Sonntagsgruß für den 9. Sonntag nach Trinitatis, 14. August 2022

Vor wenigen Tagen hat dieses Bild ein Mann gemalt, der bis vor kurzem noch nie einen Pinsel in der Hand gehalten hatte. Er stammt aus Nigeria, ist vor sechs Jahren nach Europa gekommen um hier Geld zu verdienen. Damit seine Familie in der Heimat klarkommt. Seine Kinder sollten auf eine Schule gehen können, die einem Abschluss mit besseren Chancen ermöglicht, für ihr Leben als Erwachsene.

Jetzt wurde er in ein Abschiebungsgefängnis gebracht und sein Plan ist gescheitert. Er muss zurück nach Nigeria. Seine Beweggründe, hierher zu kommen, wurden nach unseren Gesetzen nicht akzeptiert. Die Kinder werden die Schule verlassen. In den Augen Vieler wird er als Versager gesehen, wenn er zurückkommt. Neu anfangen muss er, – aber der Neuanfang ist beschwert von all dem was er als Flüchtling erlebt hat und durchmachen musste. Mit leeren Taschen und nur ein paar Werkzeugen im Koffer wird er zurückkehren müssen.

In dieser Situation entstand sein Gemälde.
Phantasievoll rankende Pflanzen. Ich staune darüber, wie wenig Erde in diesen kleinen rechteckigen Pflanzgefäßen sein mag. Ist das realistisch?
Wie konnten diese wunderschönen rankenden, ja zu tanzen scheinenden Pflanzen aus diesen kleinen Gefäßen wachsen? Hat ihnen jemand regelmäßig Wasser gegeben? Sie haben offensichtlich eine gute Pflege bekommen.
Menschen die zu uns kommen sind wie Pflanzen in solch kleinen Gefäßen.

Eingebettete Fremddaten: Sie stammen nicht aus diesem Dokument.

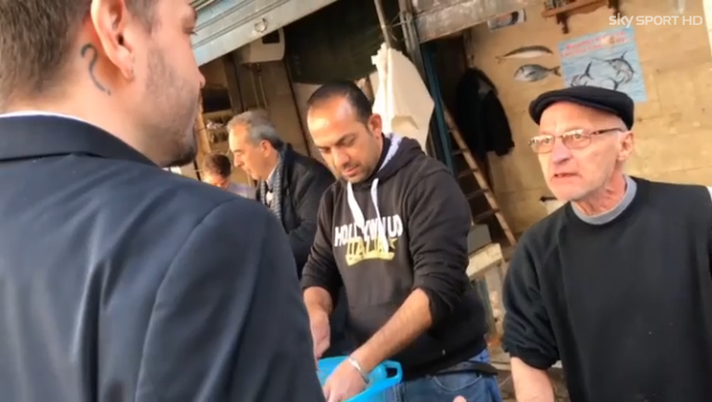 VIDEO Paul Baccaglini alla Vucciria, simpatico botta e risposta con un tifoso: “Non siamo in Serie B” VIDEO Paul Baccaglini alla Vucciria, simpatico botta e risposta con un tifoso: “Non siamo in Serie B”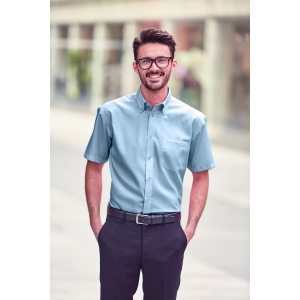 MEN'S SHORT SLEEVE CLASSIC ULTIMATE NON-IRON SHIRT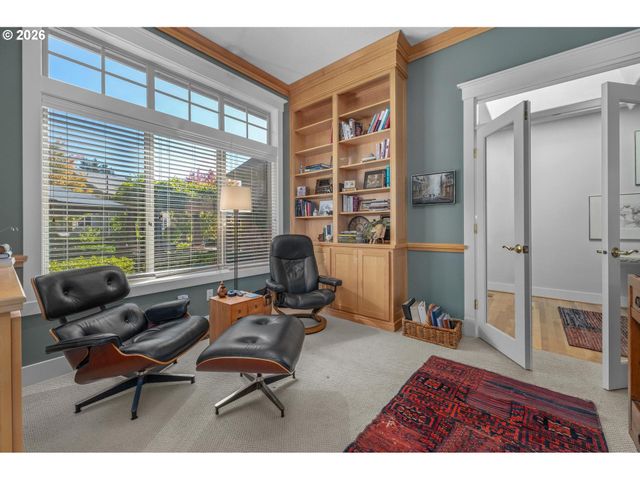 4217 Sw 64TH Ct, Portland, OR 97221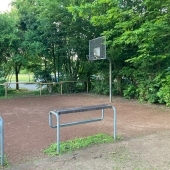 Bild vom Spielplatz anzeigen.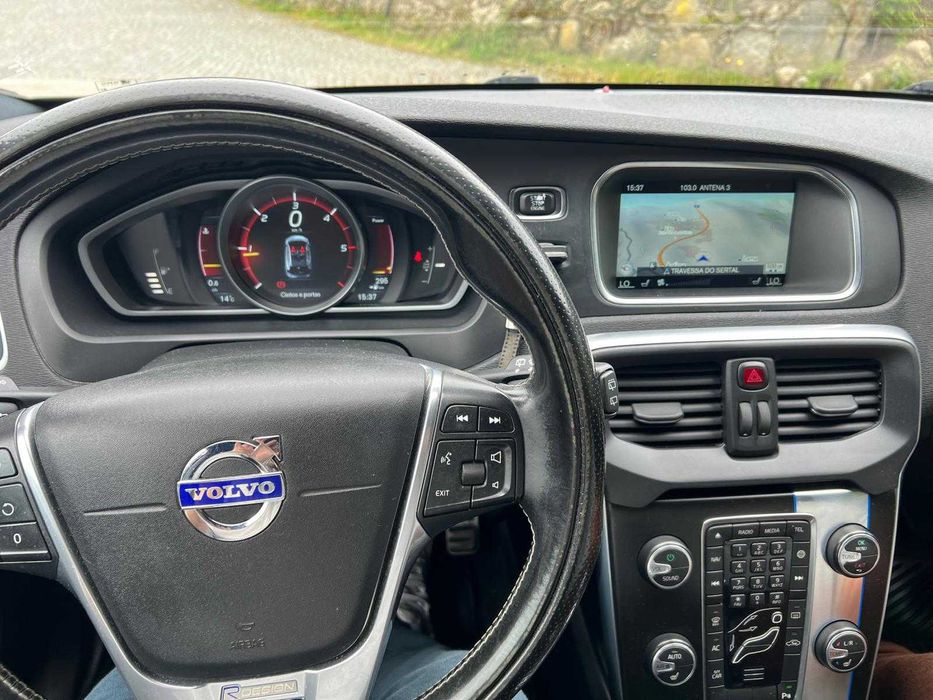 Volvo V40 R.Design 2,0 d 120cv 2015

Sie haben ihre Wurzeln tief in der Erde gekappt, suchten nach einem neuen Leben an einem fremden Ort. Neue tiefe Wurzeln können sie woanders nicht einfach so treiben. Aber sie können auf Menschen treffen, die ihnen menschlich begegnen, die ihnen zur Seite stehen, die helfen, die willkommen heißen. Zwischen den Pflanzen in dem Gemälde ist eine Frucht so sehen. Sie hat die Form eines Herzens.

Bald werde ich dieses Bild so nicht mehr betrachten können. Ich habe versprochen, es in einen großen Umschlag zu stecken und an seinen Chef zu senden. So hatte er es sich gewünscht, denn der Chef war irgendwann viel mehr als ein „Chef“ für ihn geworden, er wurde sein Freund. Doch er nannte ihn weiterhin Chef. Und der Chef nannte ihn Lucky.

Das Himmelreich gleicht einem Schatz, verborgen in einem Acker.
Und wiederum gleicht das Himmelreich einem Kaufmann, der gute Perlen suchte. (Matthäus 13, 44 + 45)

Am Sonntag, im Gottesdienst, geht es um Menschen, die vom Himmelreich berührt werden. Sie finden (plötzlich) das Entscheidende für ihr Leben. Ob lange danach gesucht oder zufällig darüber gestolpert,- wer erlebt, wie es näher kommt, entdeckt ein Glück, eine tiefe Freude, eine Faszination. Es setzt eine Energie frei, eine Entscheidungskraft, die alles Bisherige vorläufig sein lässt.

Ich freue mich darauf, am Sonntag Gottesdienst mit Ihnen zu feiern! Herzliche Grüße von
Pfarrer Uwe Rau

Wir laden herzlich ein zum Gottesdienst um 10.00 Uhr in die Kirche in Niederdorfelden.